Debbie Friedman’s Shalom Aleichem


Her songs and soul always felt timeless, often joyful, her contributions to the liturgy are everpresent, and yet the fact of Debbie Friedman’s passing one year ago, January, remains painful and mournful.

There may not have been another composer and singer whose folk and soul did more to influence the Reform and Conservative movements, let alone to influence the healing services that with her Mi Sheberach ascended to a place beyond denominations and background.

Though her unique style and populist approach confounded mainstream clergy for much of her career, she nevertheless and rightfully lived long enough to feel the communal embrace, being invited to join the faculty of the Reform movement’s cantorial school, now renamed the Hebrew Union College-Jewish Institute of Religion’s Debbie Friedman School of Sacred Music.

Always imagining new songs and ways to approach Jewish spirituality, in the weeks before she died she spent considerable time on a new melody for Friday night’s Shalom Aleichem, a melody she’d been fine-tuning for more than a year.

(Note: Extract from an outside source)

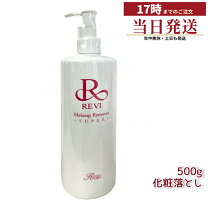 楽天市場】revi（クレンジング｜スキンケア）：美容・コスメ・香水の通販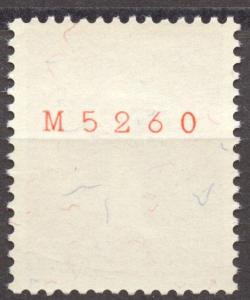 1939 Expo, 20 Rp. French, Vending Machine Stamp w. Control #, MNH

Debra Nussbaum Cohen reported in the Forward that Friedman told her friend, Rabbi Joy Levitt, that this setting for Shalom Aleichem “is going to be my legacy. This is going to be bigger than Mi Sheberach,” with Rabbi Levitt, executive director of the JCC in Manhattan, replying, “I’m going to make it my business that everyone knows this ‘Shalom Aleichem.’”

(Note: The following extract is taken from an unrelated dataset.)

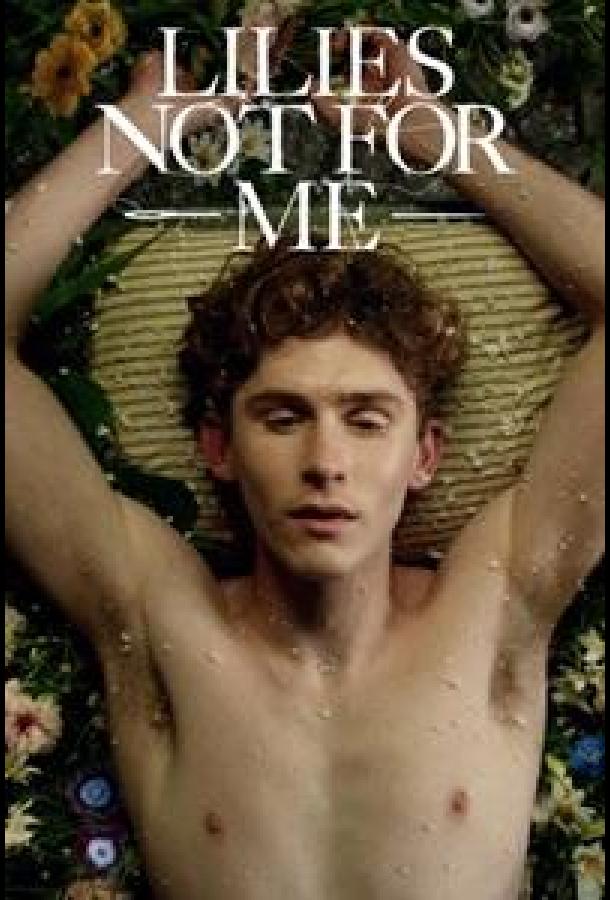 lilii-ne-dlya-menya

The tune has been shared, informally since then, but on Feb. 3 and 4, the Shabbat known as Shabbat Shira, the “Sabbath of Song” (because of the Torah portion’s song celebrating the crossing of the Red Sea, evocative as well of another Friedman classic, “Miriam Dancing with Her Timbrels”) her version of Shalom Aleichem will go national.

Rabbi Levitt and Cantor Angela Buchdahl, of Manhattan’s Central Synagogue, have begun a campaign to have all Reform, Conservative and Reconstructionist clergy sing Friedman’s Shalom Aleichem on that most fitting Shabbat.

As with the angels of Shalom Aleichem, may her “departure be to peace,” may her songs continue to be sung, and may she be especially remembered on this Shabbat Shira.